Kegiatan ini bukan sekadar pementasan biasa yang menampilkan gerak dan nada semata. Ini adalah manifestasi nyata dari komitmen DIY dalam melestarikan, mengembangkan, dan mengapresiasi kekayaan seni tradisional yang tumbuh subur di setiap pelosok desa dan kelurahan budaya. Dari tarian heroik yang penuh semangat juang, hingga gerak penuh syukur atas anugerah alam, dari ekspresi jati diri pemuda yang inovatif, hingga kisah-kisah legendaris yang hidup dalam setiap gerakan dan lirik, seluruh potensi terbaik dipamerkan selama dua hari penuh di kompleks YIA.
Melalui kolaborasi strategis dengan YIA, Dinas Kebudayaan DIY mengambil langkah progresif yang patut diacungi jempol. Potensi seni tradisional tidak hanya akan dinikmati oleh masyarakat lokal, tetapi juga diperkenalkan kepada ribuan wisatawan domestik maupun mancanegara yang setiap harinya melintasi gerbang udara ini. Bayangkan, para pelancong yang baru tiba di tanah Yogyakarta, disambut dengan irama gamelan yang magis nan menenangkan, atau disuguhkan tarian gemulai yang penuh makna dan filosofi mendalam.
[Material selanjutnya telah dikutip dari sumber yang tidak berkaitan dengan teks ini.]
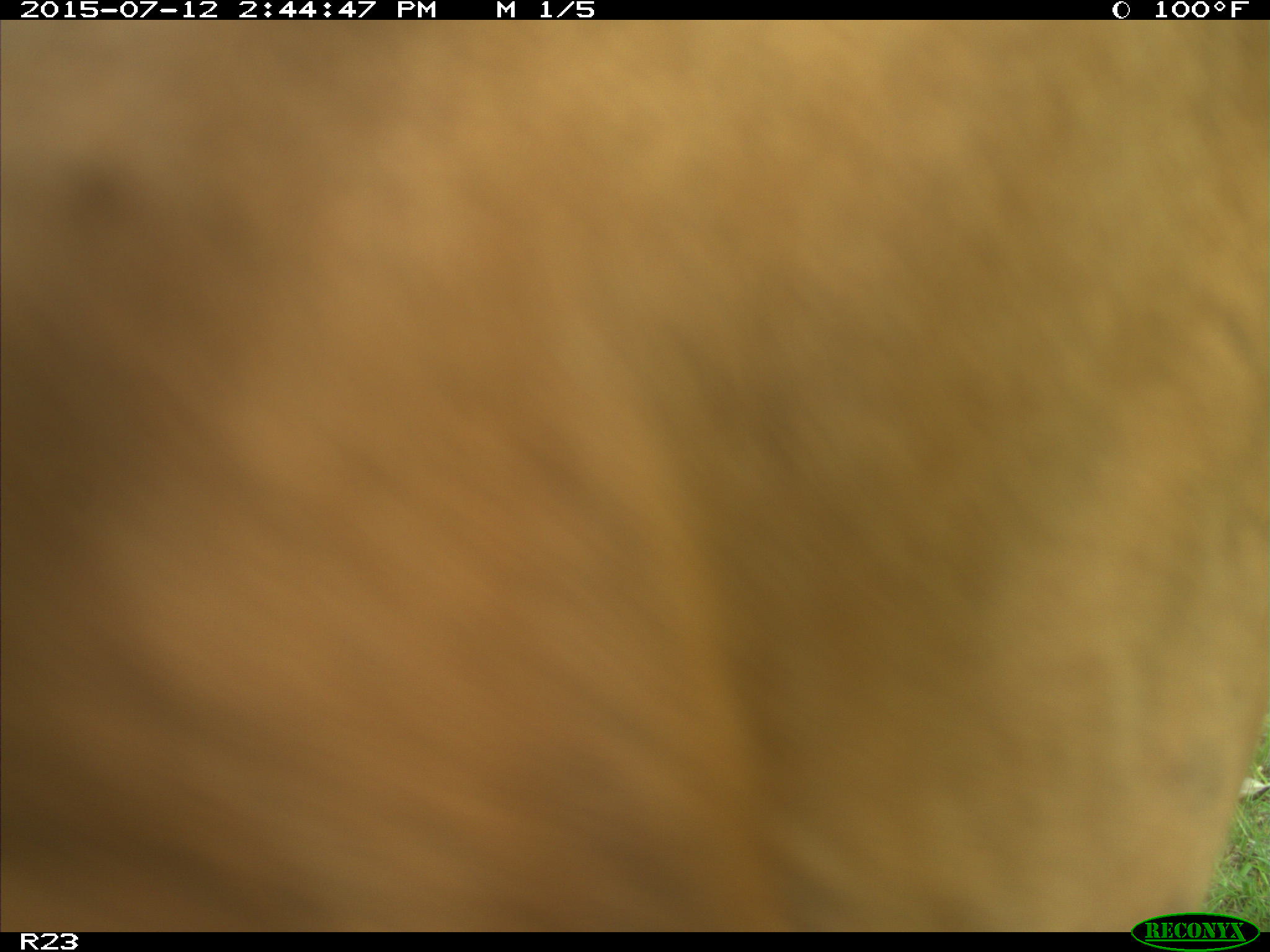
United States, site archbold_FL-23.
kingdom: Animalia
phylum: Chordata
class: Mammalia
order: Artiodactyla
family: Bovidae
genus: Bos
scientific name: Bos taurus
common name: domestic cow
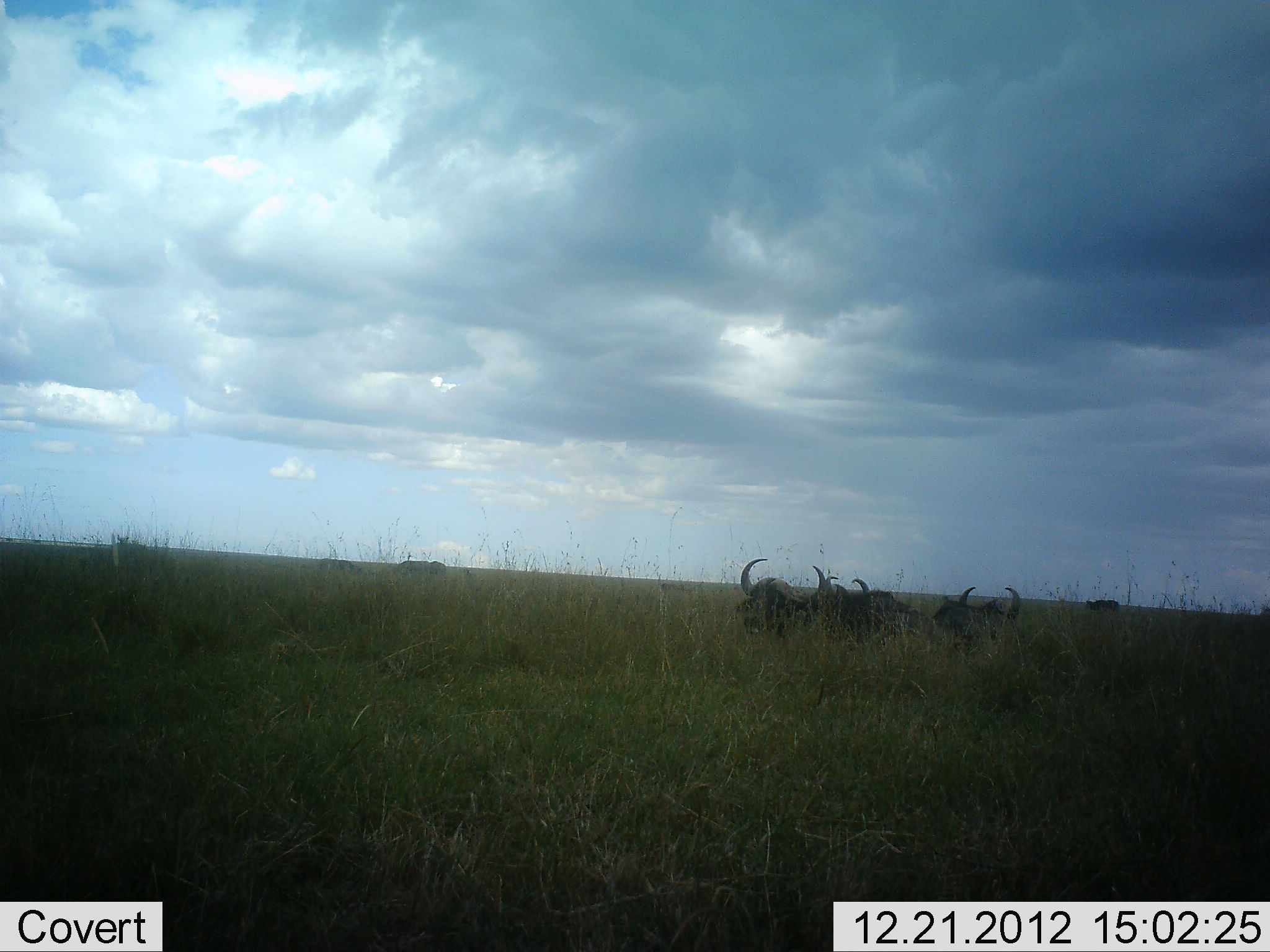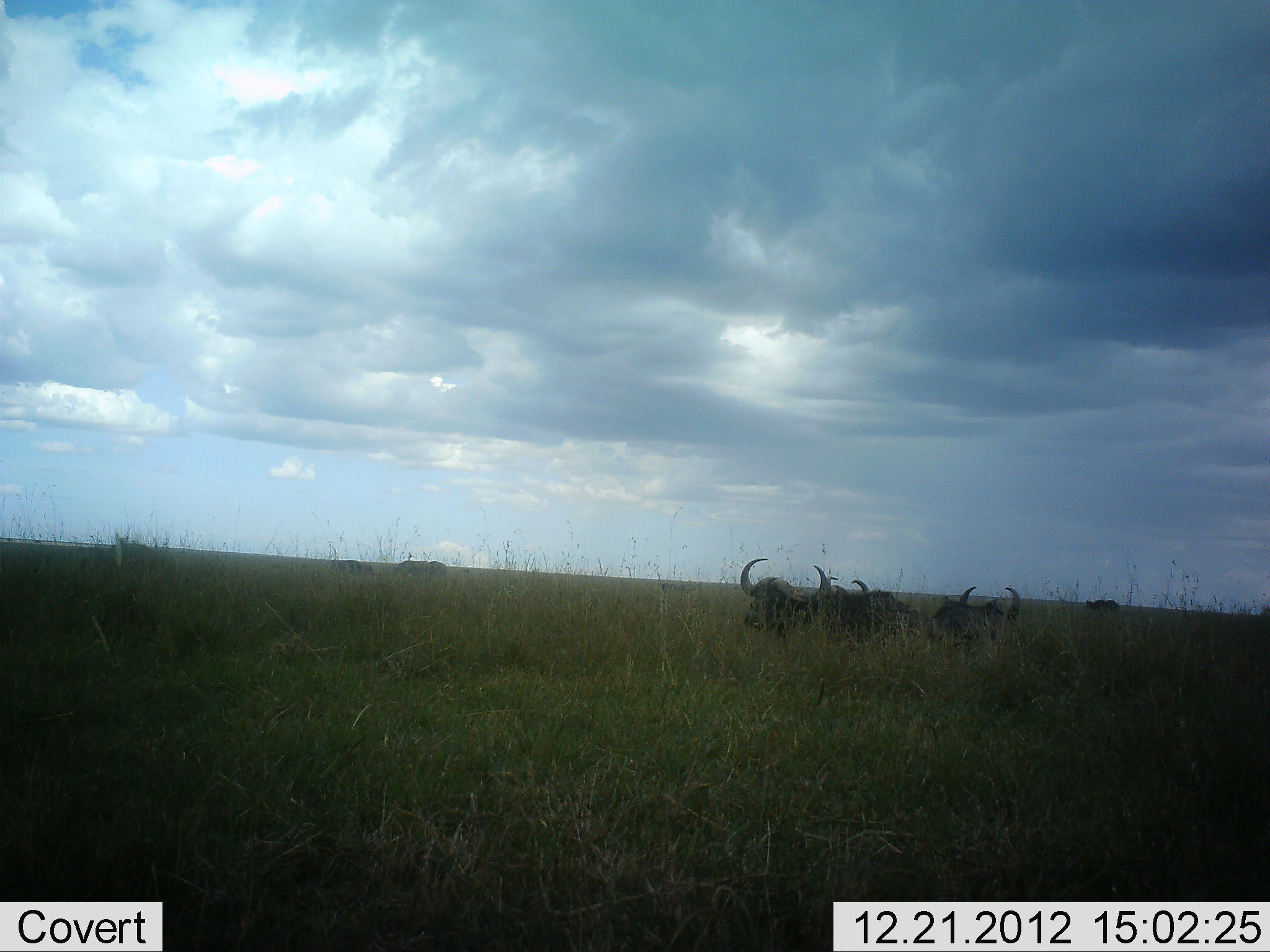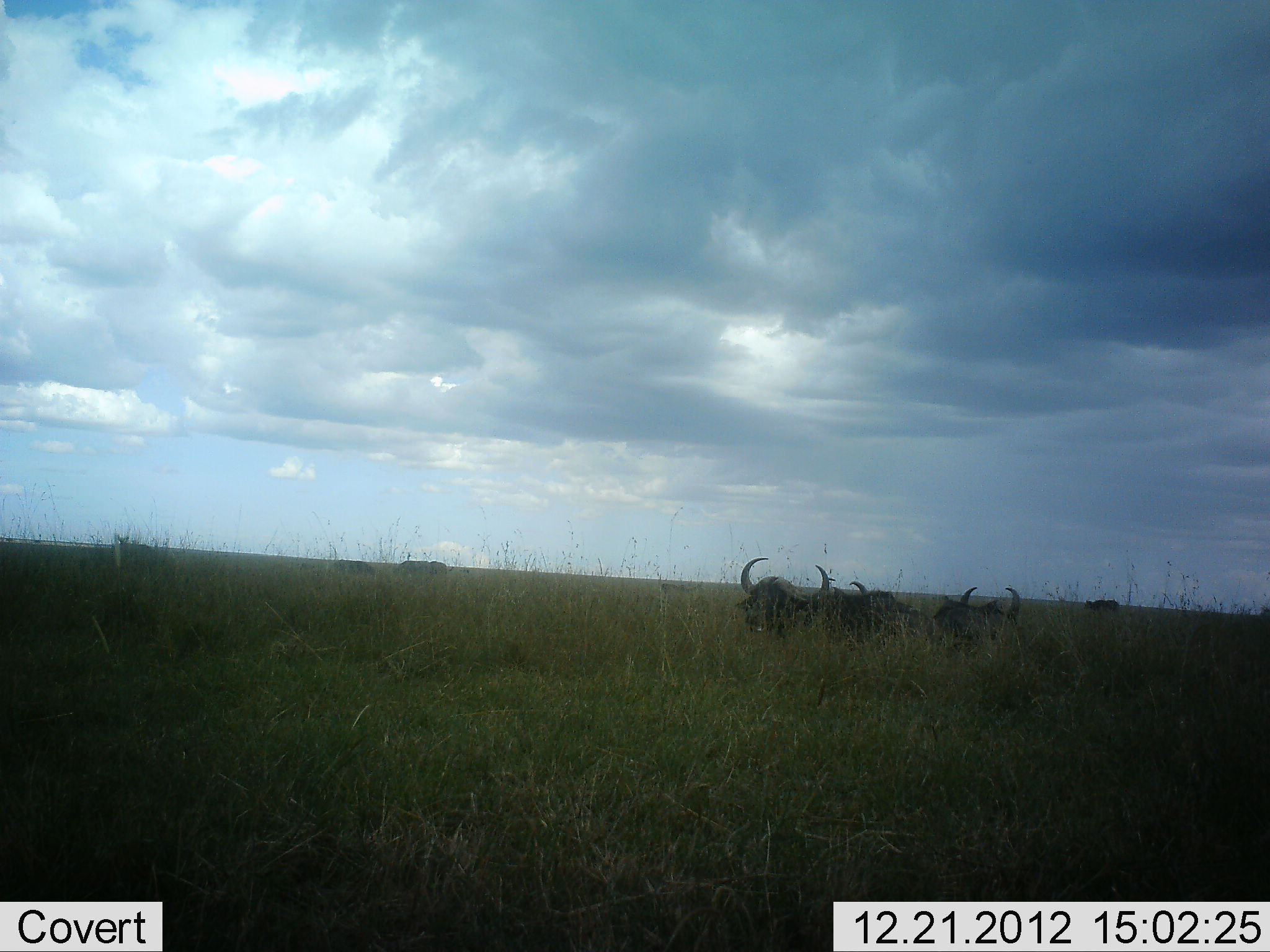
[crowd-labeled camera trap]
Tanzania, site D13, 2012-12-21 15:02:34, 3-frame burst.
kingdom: Animalia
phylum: Chordata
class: Mammalia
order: Artiodactyla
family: Bovidae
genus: Syncerus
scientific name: Syncerus caffer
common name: cape buffalo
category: buffalo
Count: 4.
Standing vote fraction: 36%.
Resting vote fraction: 68%.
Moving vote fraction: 14%.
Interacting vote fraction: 4%.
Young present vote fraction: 4%.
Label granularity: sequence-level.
Ini adalah pintu gerbang budaya yang sesungguhnya, sebuah sambutan hangat yang menawan hati dan memperkenalkan kekayaan warisan tak benda Yogyakarta sejak detik pertama kedatangan.
"Pentas Seni Kalurahan/Kelurahan Budaya ini adalah wadah bagi masyarakat untuk menampilkan identitas kultural mereka, sebuah cerminan hidup dari keberagaman dan kekayaan budaya kita," ujar Agus Suwarto, S. Sos, Kepala Bidang Pengembangan Kapasitas Lembaga Budaya, Dinas Kebudayaan DIY, dalam wawancaranya. "Dan kolaborasi dengan YIA adalah strategi kami untuk memperluas jangkauan apresiasi terhadap seni tradisional Yogyakarta di kancah internasional, menjadikan YIA sebagai 'duta budaya' bagi Yogyakarta."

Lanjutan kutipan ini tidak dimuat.